Limoncello is a seasonal drink I make each year to reduce some of the glut of lemons that we have around here off our two lemon trees.
For those of you that like the odd tipple, it is definitely worth the small amount of effort that it takes to create this amazing vodka based beverage.
Firstly, I wash all the lemons in a sink full of water that has had a cup full of white vinegar added. This removes any dirt or bacteria that may be on the skins. It also gives the lemon rind an amazing shine to it.
Then you gather your equipment. Basically, you need about 9 lemons per 700ml of Vodka, water, and sugar. That’s it. For the full recipe and technique checkout my previous post about Limoncello.
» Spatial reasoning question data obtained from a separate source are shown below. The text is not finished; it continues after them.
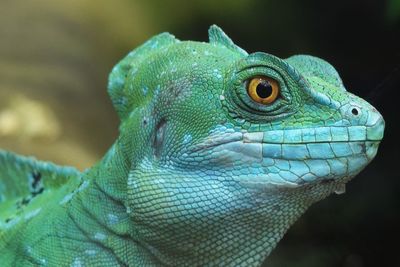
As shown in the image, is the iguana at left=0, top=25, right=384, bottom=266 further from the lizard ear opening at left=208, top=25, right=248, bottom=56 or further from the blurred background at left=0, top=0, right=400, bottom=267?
the blurred background at left=0, top=0, right=400, bottom=267

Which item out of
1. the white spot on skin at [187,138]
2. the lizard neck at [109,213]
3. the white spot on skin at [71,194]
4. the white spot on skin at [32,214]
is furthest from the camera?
the white spot on skin at [32,214]

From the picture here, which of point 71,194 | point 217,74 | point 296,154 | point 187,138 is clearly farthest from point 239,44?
point 296,154

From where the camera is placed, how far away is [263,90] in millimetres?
2359

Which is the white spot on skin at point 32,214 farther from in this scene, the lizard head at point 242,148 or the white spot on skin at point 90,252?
the lizard head at point 242,148

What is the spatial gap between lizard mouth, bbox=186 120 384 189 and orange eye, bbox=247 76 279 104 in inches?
4.8

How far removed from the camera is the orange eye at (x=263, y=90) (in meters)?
2.35

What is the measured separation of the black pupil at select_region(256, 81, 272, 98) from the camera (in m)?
2.35

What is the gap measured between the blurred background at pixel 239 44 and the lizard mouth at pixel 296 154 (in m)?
1.03

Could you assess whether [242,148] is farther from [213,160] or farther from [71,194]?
[71,194]

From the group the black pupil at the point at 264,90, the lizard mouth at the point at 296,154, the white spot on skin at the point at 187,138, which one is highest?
the black pupil at the point at 264,90

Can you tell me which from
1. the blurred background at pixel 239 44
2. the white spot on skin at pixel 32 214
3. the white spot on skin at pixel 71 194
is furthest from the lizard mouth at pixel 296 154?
the white spot on skin at pixel 32 214

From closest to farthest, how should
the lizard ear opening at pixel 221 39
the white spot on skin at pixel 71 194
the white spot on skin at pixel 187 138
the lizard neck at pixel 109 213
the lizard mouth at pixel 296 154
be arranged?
1. the lizard mouth at pixel 296 154
2. the white spot on skin at pixel 187 138
3. the lizard neck at pixel 109 213
4. the lizard ear opening at pixel 221 39
5. the white spot on skin at pixel 71 194

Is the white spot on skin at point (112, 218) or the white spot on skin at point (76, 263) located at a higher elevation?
the white spot on skin at point (112, 218)

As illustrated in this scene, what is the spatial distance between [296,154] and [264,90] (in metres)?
0.26
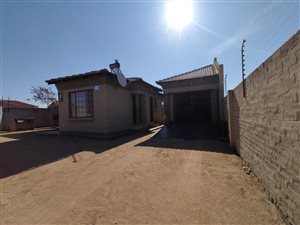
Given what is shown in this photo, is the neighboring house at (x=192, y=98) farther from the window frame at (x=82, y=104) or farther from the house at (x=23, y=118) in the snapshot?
the house at (x=23, y=118)

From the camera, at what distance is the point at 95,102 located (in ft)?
34.5

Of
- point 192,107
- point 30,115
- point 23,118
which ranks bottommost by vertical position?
point 23,118

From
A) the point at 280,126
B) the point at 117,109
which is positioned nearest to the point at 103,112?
the point at 117,109

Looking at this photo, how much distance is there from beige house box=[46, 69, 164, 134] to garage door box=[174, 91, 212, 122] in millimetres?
3412

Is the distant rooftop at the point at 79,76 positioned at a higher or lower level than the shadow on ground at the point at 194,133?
higher

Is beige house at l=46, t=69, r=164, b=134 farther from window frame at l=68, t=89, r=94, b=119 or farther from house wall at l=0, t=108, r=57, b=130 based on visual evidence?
house wall at l=0, t=108, r=57, b=130

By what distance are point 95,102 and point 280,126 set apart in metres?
9.41

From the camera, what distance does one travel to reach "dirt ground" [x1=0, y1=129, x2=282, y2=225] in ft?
8.55

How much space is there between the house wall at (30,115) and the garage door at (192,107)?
1449 cm

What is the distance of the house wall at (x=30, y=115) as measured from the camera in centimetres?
1734

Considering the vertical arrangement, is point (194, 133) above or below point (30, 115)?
below

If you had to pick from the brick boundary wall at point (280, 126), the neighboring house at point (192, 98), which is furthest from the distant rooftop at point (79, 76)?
the brick boundary wall at point (280, 126)

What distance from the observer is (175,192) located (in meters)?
3.33

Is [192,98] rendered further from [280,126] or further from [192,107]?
[280,126]
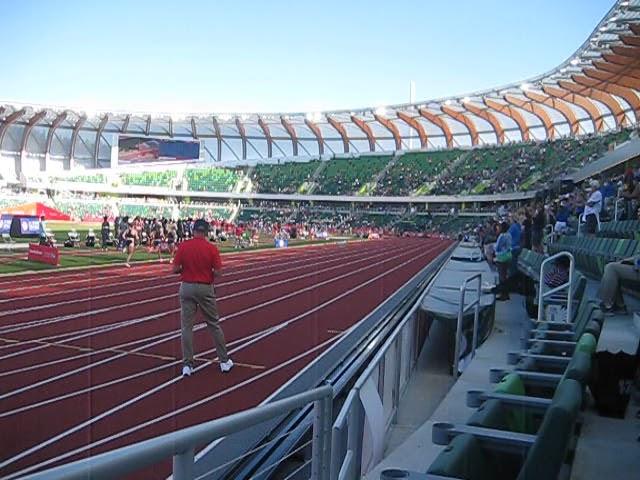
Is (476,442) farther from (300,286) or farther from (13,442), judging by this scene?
(300,286)

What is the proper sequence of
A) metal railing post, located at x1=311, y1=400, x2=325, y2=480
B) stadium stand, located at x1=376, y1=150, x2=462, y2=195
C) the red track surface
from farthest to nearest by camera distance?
stadium stand, located at x1=376, y1=150, x2=462, y2=195 < the red track surface < metal railing post, located at x1=311, y1=400, x2=325, y2=480

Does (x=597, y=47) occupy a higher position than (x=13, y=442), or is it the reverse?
(x=597, y=47)

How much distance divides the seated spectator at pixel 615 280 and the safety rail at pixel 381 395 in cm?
178

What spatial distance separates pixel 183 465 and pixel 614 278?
5340 mm

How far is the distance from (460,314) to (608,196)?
1158 cm

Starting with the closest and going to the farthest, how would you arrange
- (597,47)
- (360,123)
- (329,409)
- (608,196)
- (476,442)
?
(476,442) < (329,409) < (608,196) < (597,47) < (360,123)

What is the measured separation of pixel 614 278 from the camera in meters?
5.91

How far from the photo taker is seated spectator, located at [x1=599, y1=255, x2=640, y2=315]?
5.68 meters

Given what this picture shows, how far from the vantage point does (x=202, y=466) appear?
3.43 m

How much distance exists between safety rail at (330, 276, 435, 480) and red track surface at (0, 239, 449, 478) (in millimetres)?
795

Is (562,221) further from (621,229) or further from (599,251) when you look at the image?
(599,251)

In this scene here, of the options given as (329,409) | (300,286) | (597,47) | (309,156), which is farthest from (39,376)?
(309,156)

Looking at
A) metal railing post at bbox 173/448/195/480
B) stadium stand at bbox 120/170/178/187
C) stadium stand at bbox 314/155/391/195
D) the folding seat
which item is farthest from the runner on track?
stadium stand at bbox 314/155/391/195

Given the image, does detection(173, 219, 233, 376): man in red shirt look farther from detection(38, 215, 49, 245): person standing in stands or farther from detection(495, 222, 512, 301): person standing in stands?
detection(38, 215, 49, 245): person standing in stands
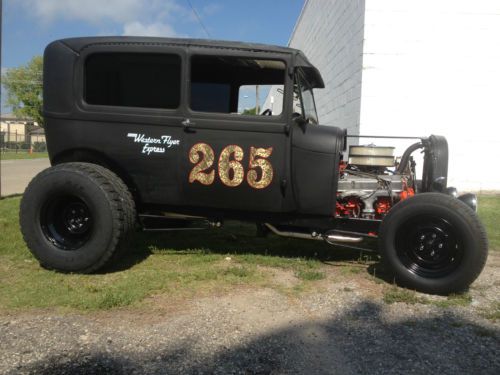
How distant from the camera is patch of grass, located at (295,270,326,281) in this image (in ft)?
14.4

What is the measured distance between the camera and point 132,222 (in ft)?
14.2

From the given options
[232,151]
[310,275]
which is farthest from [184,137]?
[310,275]

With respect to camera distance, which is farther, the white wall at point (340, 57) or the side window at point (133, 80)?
the white wall at point (340, 57)

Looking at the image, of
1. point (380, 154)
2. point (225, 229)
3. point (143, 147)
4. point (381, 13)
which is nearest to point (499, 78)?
point (381, 13)

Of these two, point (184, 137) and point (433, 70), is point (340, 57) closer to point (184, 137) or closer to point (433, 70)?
point (433, 70)

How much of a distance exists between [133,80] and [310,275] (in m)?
2.57

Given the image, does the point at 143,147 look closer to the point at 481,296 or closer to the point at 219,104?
the point at 219,104

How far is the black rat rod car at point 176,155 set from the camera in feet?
13.9

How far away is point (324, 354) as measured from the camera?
288 cm

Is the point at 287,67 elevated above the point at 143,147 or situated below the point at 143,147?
above

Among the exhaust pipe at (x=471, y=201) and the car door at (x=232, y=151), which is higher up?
the car door at (x=232, y=151)

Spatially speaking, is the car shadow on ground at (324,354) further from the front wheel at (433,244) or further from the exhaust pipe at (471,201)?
the exhaust pipe at (471,201)

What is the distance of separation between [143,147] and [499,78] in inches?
326

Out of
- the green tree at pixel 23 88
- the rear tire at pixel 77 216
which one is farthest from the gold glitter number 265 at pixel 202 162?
the green tree at pixel 23 88
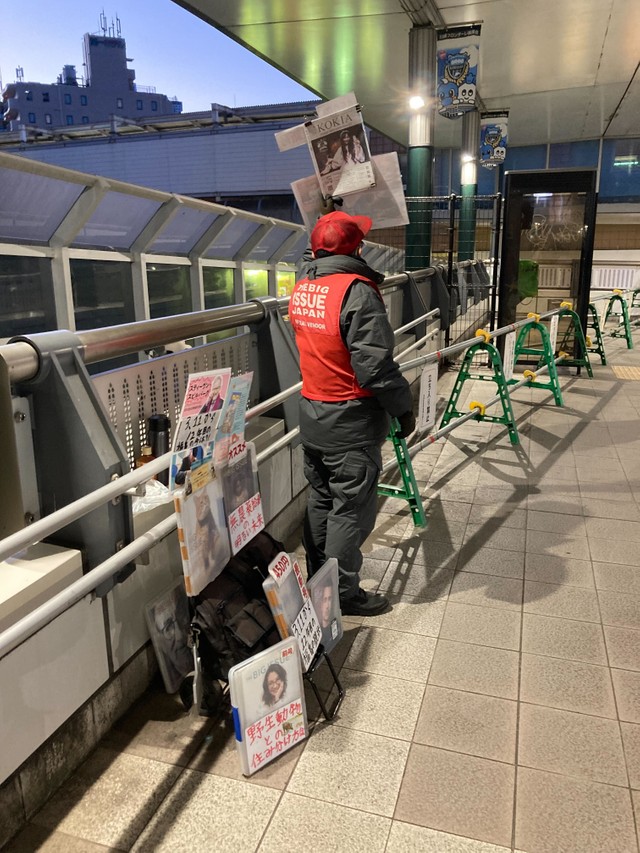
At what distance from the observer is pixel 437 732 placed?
6.93 feet

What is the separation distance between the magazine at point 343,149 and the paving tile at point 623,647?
2132 millimetres

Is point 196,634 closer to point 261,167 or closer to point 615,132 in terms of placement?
point 615,132

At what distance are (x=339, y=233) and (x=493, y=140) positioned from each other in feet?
47.4

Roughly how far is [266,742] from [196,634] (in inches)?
15.4

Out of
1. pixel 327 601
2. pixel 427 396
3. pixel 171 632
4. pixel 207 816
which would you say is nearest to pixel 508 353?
pixel 427 396

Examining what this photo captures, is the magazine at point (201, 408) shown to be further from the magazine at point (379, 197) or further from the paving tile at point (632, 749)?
the paving tile at point (632, 749)

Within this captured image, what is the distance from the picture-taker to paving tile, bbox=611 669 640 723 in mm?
2199

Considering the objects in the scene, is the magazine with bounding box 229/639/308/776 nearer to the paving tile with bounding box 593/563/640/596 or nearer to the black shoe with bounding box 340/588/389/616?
the black shoe with bounding box 340/588/389/616

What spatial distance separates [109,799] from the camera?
6.03 ft

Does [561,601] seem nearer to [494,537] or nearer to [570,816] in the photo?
[494,537]

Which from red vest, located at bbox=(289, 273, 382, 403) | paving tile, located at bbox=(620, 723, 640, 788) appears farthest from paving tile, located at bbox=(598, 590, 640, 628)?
red vest, located at bbox=(289, 273, 382, 403)

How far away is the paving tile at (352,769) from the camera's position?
1850 millimetres

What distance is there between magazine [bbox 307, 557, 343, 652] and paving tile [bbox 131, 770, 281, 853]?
58 cm

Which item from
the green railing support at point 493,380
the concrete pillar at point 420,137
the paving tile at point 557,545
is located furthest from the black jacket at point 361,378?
the concrete pillar at point 420,137
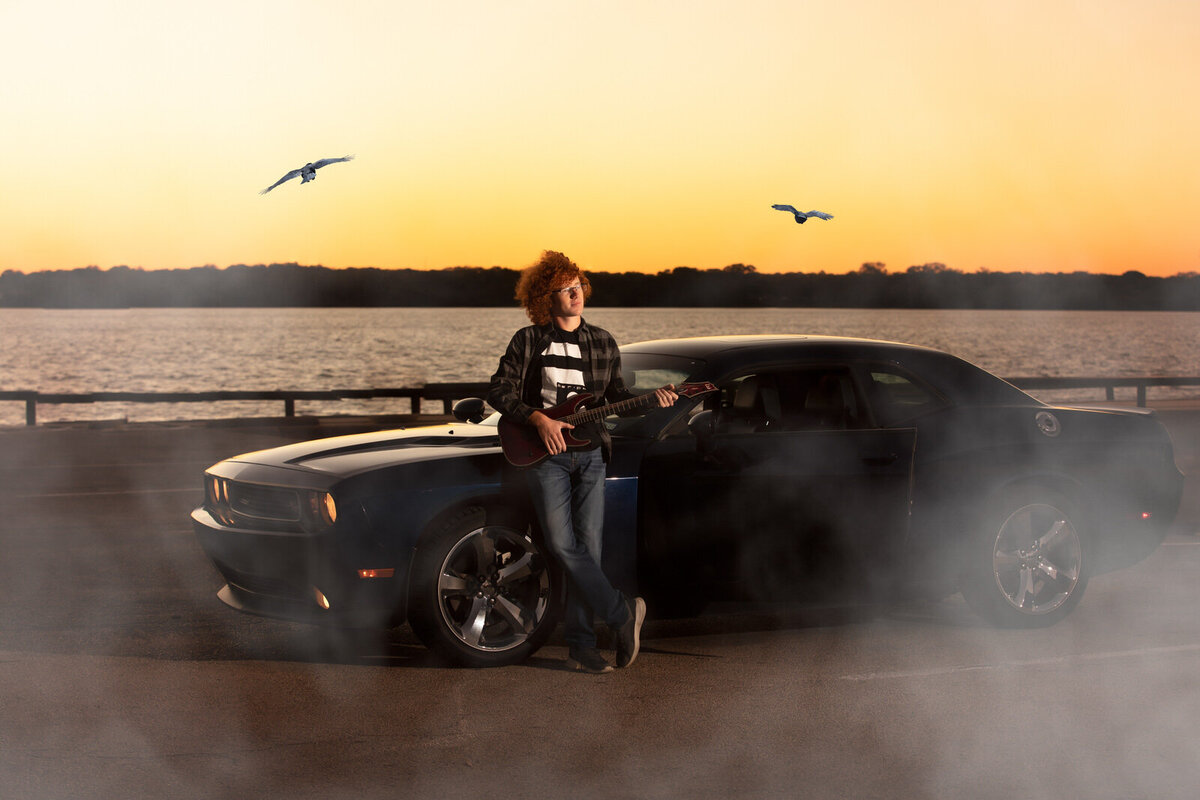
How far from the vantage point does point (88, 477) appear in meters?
14.3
I also find that the large Moccona coffee jars are a perfect receptacle in which to infuse all the ingredients. It also has a fairly decent seal so that the alcohol doesn’t evaporate. At this stage, mine are still infusing on the kitchen bench, so lets rewind back to 2012 when I made my last batch.
Once the infusion process is complete, which can take anywhere from 2 months to 1 year, you then filter and decant into a swing top bottle. You will know when it is ready as an immature batch will still have a slightly bitter aftertaste.
It may take a while for the Limoncello to pass through the filter paper, but the crystal clear liquid is worth the wait.
This bottle is one I made in 2012 that lasted us for two years. I think of it as the essence of my garden and is a drink to savoured, not guzzled. I also make a wicked Kumquat Brandy if I can get my hands on some of that fruit during the winter. It is made utilising a similar infusion process, and tastes equally as nice.
Who else makes a fruit liqueur similar to this? Does yours infuse for a few months or do you leave it for more than 6 months?